Collect every line of the data below that contains the string "answered", and copy each of those lines in full.
═══ Input records ═══
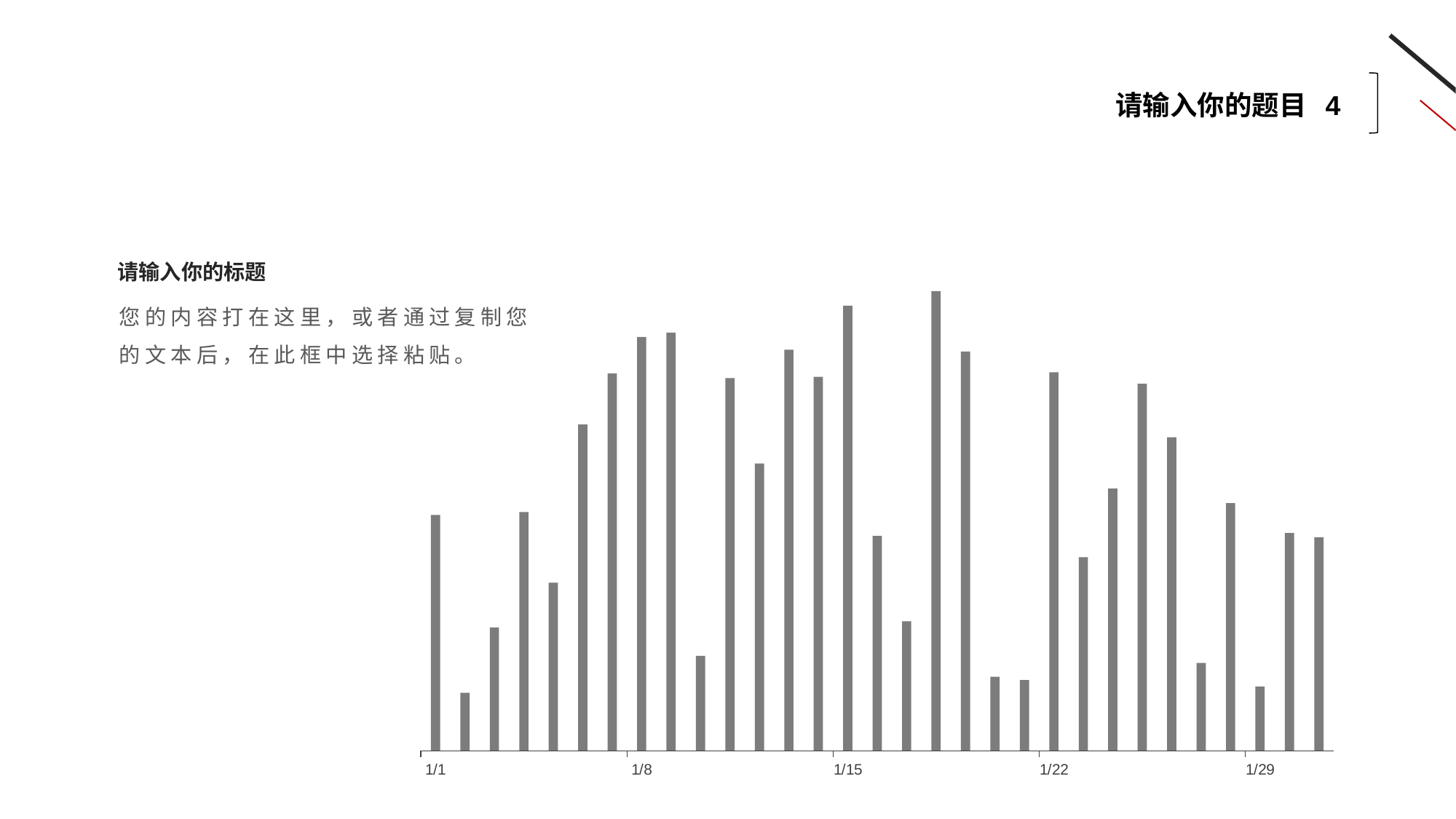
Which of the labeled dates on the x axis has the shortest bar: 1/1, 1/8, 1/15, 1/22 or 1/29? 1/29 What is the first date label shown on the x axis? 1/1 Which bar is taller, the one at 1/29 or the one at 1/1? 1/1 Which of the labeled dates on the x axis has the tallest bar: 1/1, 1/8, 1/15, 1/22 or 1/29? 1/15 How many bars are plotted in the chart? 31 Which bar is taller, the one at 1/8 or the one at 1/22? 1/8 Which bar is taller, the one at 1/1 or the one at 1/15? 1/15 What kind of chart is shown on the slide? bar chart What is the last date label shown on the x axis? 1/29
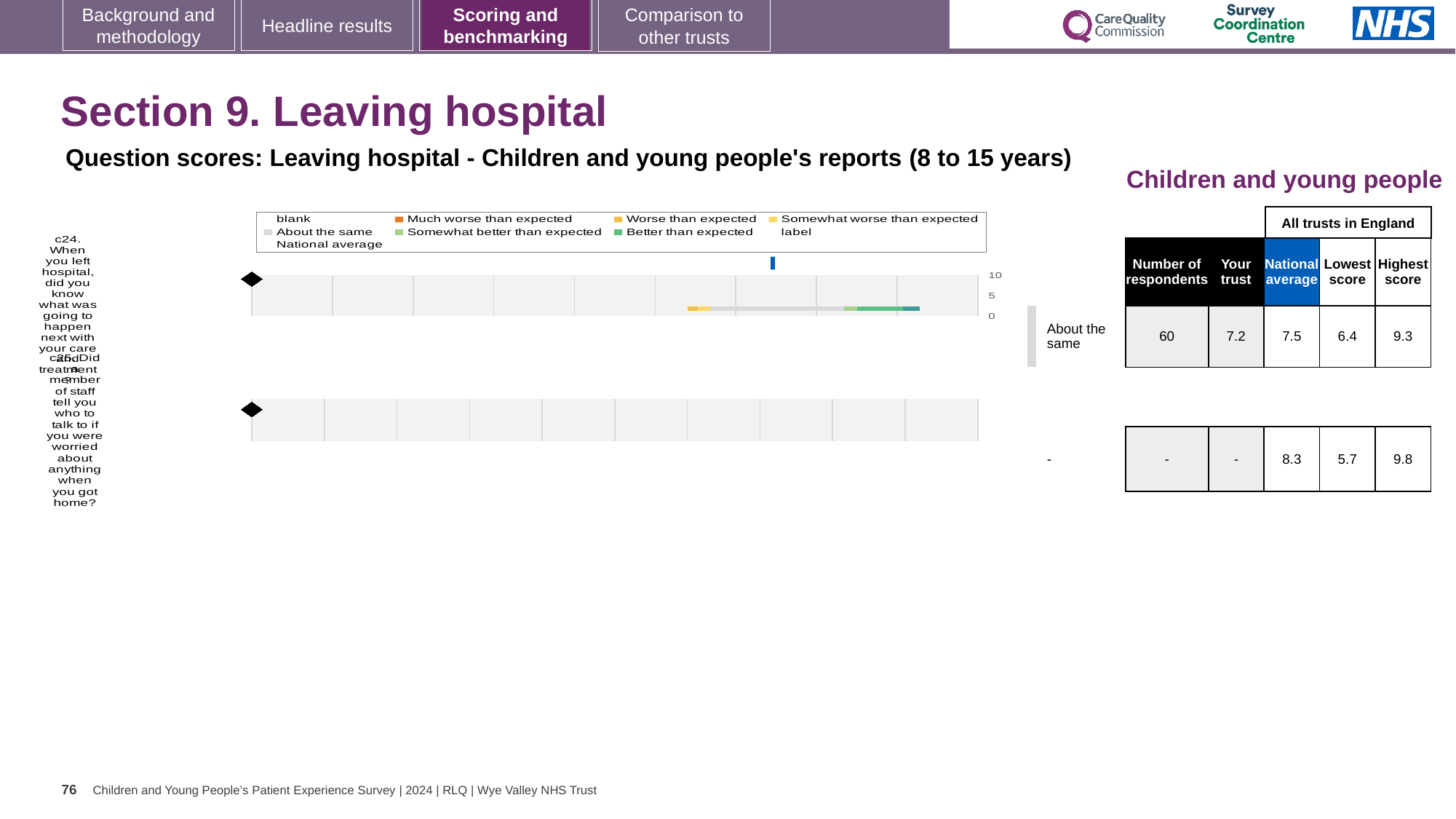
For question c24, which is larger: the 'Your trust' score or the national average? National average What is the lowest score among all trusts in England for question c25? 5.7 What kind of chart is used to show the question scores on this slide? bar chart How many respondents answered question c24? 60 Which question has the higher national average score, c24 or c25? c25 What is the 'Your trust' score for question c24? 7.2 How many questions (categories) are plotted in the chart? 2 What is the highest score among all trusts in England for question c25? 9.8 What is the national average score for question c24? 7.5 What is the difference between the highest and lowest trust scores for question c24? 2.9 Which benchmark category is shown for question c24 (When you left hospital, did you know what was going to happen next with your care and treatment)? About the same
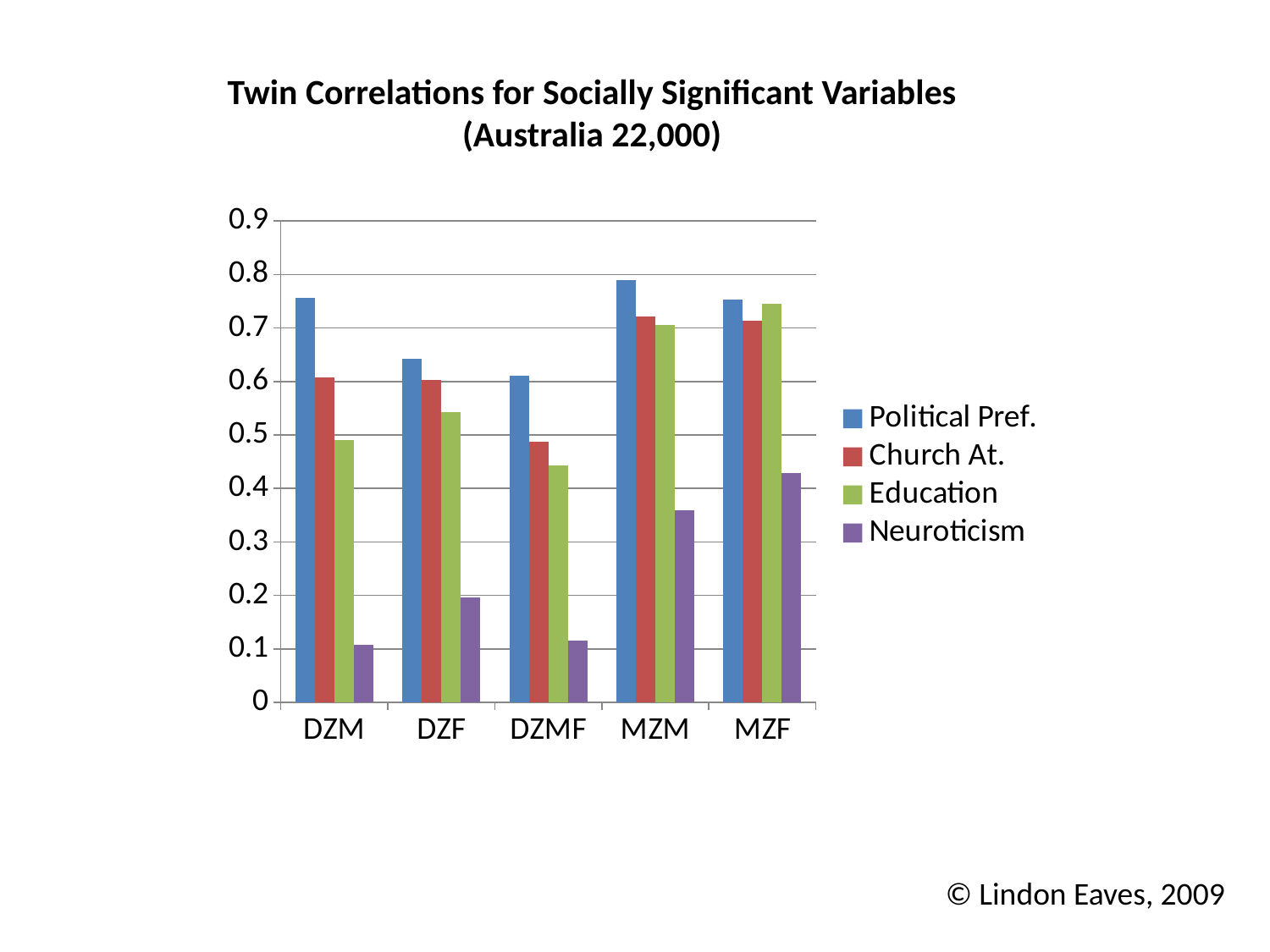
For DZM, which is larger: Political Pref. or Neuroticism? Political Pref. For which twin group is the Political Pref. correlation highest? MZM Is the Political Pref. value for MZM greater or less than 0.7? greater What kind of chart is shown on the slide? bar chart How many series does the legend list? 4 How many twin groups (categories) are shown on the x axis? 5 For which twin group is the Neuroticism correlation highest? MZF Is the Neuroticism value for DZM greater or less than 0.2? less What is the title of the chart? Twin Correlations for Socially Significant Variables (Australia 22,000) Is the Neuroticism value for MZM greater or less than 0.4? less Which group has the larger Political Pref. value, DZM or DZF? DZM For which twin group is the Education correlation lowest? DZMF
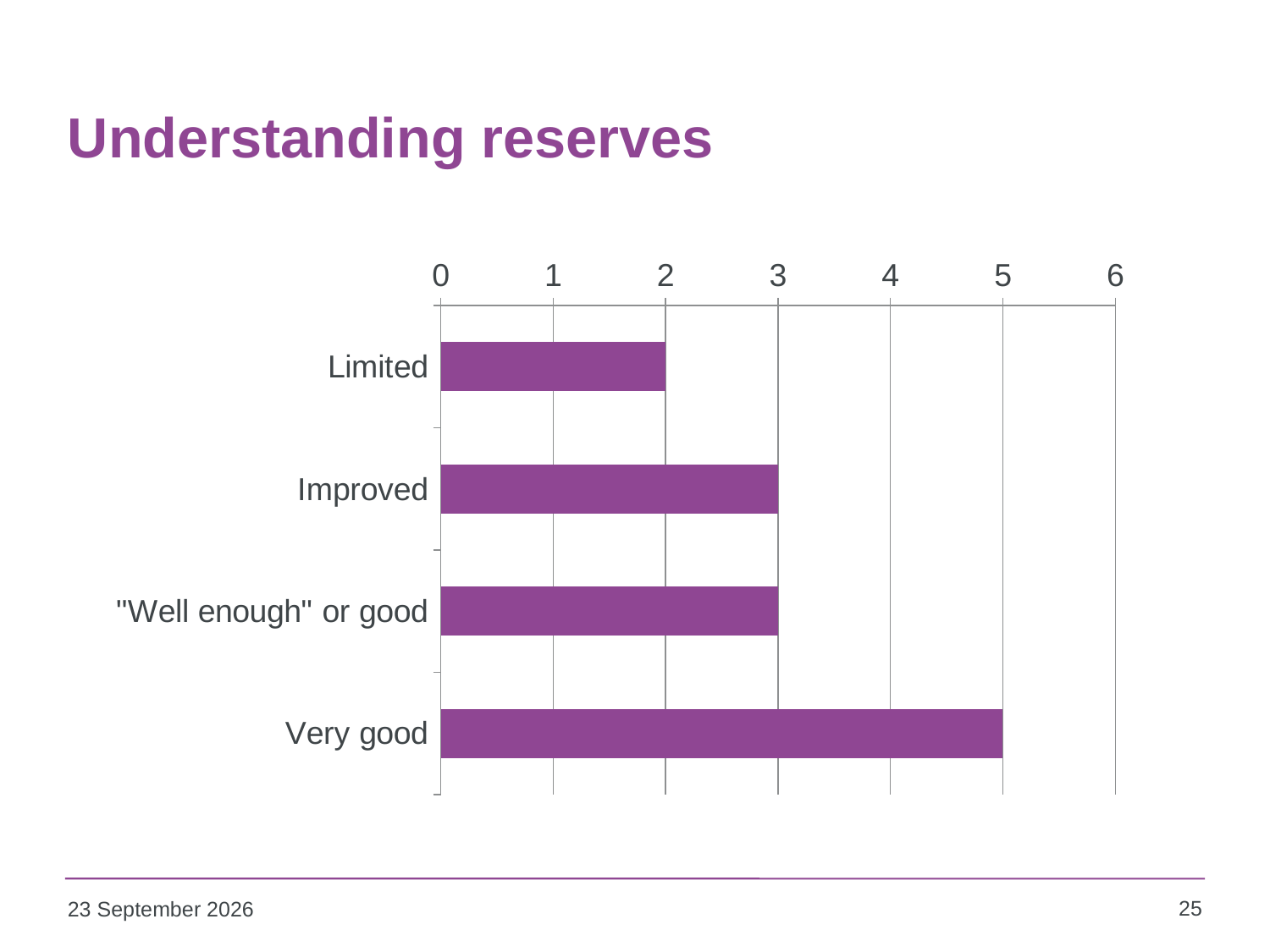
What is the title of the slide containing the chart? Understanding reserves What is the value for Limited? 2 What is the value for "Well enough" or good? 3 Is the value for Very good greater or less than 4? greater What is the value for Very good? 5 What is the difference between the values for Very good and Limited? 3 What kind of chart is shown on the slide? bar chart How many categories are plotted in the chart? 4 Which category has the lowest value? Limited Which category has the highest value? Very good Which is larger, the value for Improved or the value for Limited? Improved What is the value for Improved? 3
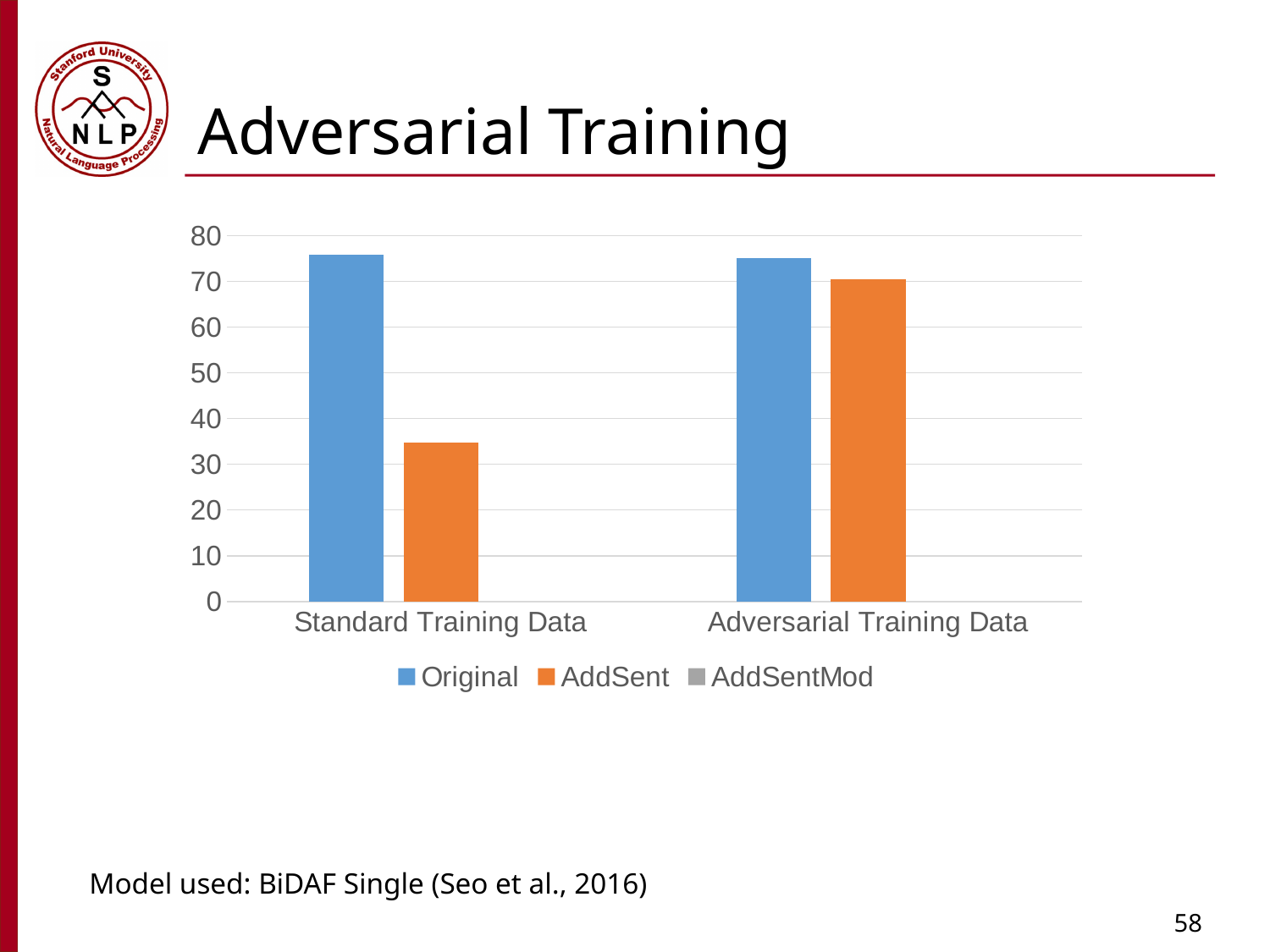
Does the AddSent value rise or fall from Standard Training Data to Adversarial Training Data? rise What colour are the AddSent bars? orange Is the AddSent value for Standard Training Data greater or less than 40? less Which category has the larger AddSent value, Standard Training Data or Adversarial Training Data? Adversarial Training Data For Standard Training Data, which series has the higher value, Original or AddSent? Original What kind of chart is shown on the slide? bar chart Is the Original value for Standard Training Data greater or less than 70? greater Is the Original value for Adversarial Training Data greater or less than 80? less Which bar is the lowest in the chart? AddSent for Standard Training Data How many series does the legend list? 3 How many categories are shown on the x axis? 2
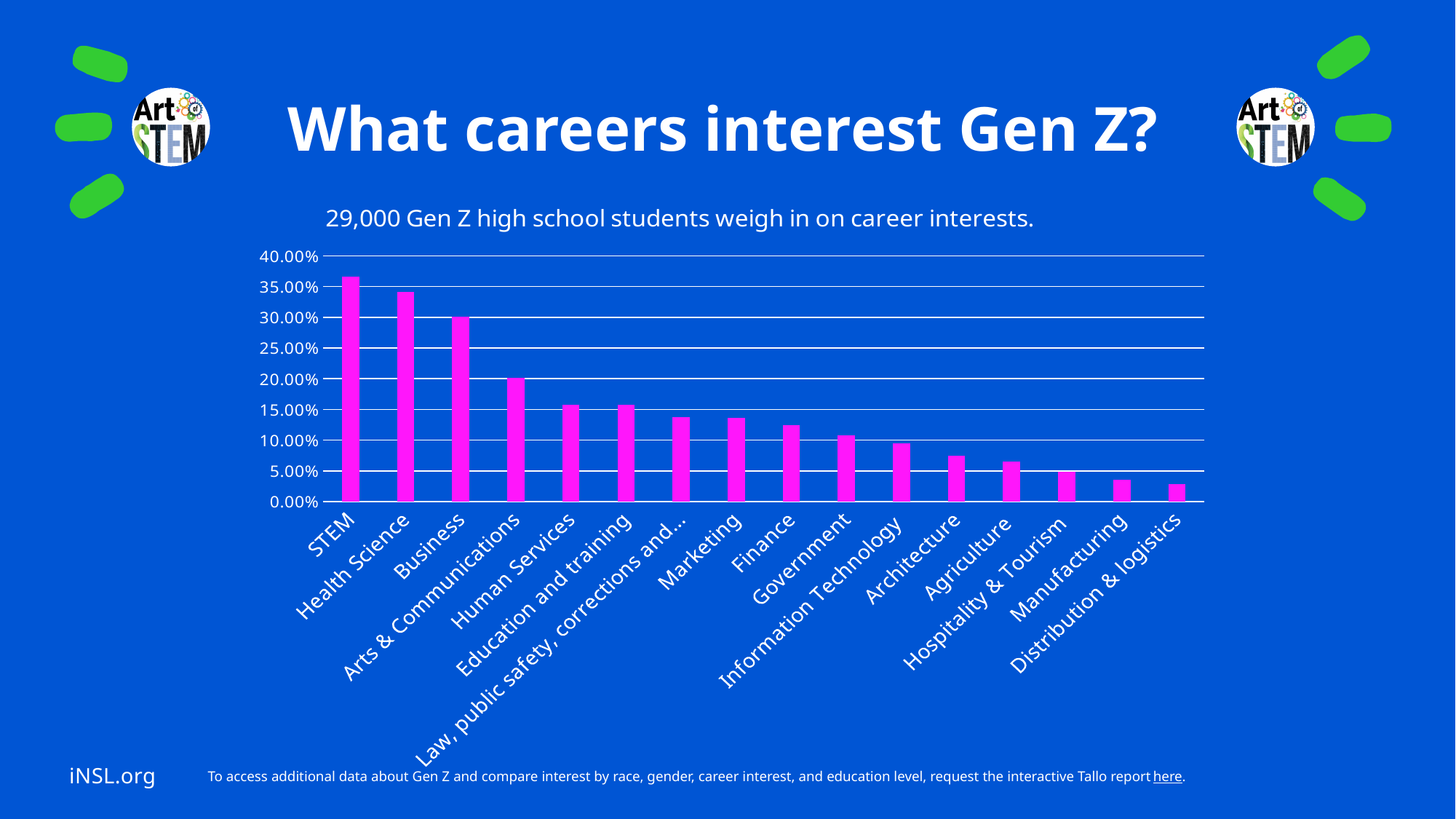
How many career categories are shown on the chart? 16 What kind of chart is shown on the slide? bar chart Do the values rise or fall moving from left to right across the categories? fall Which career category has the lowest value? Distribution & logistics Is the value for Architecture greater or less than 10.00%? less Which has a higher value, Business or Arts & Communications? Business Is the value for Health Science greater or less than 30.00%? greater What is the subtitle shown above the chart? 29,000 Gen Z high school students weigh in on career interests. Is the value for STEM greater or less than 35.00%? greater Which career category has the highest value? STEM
═══
• _Response to the task_
For question c24, which is larger: the 'Your trust' score or the national average? National average What is the lowest score among all trusts in England for question c25? 5.7 What kind of chart is used to show the question scores on this slide? bar chart How many respondents answered question c24? 60 Which question has the higher national average score, c24 or c25? c25 What is the 'Your trust' score for question c24? 7.2 How many questions (categories) are plotted in the chart? 2 What is the highest score among all trusts in England for question c25? 9.8 What is the national average score for question c24? 7.5 What is the difference between the highest and lowest trust scores for question c24? 2.9 Which benchmark category is shown for question c24 (When you left hospital, did you know what was going to happen next with your care and treatment)? About the same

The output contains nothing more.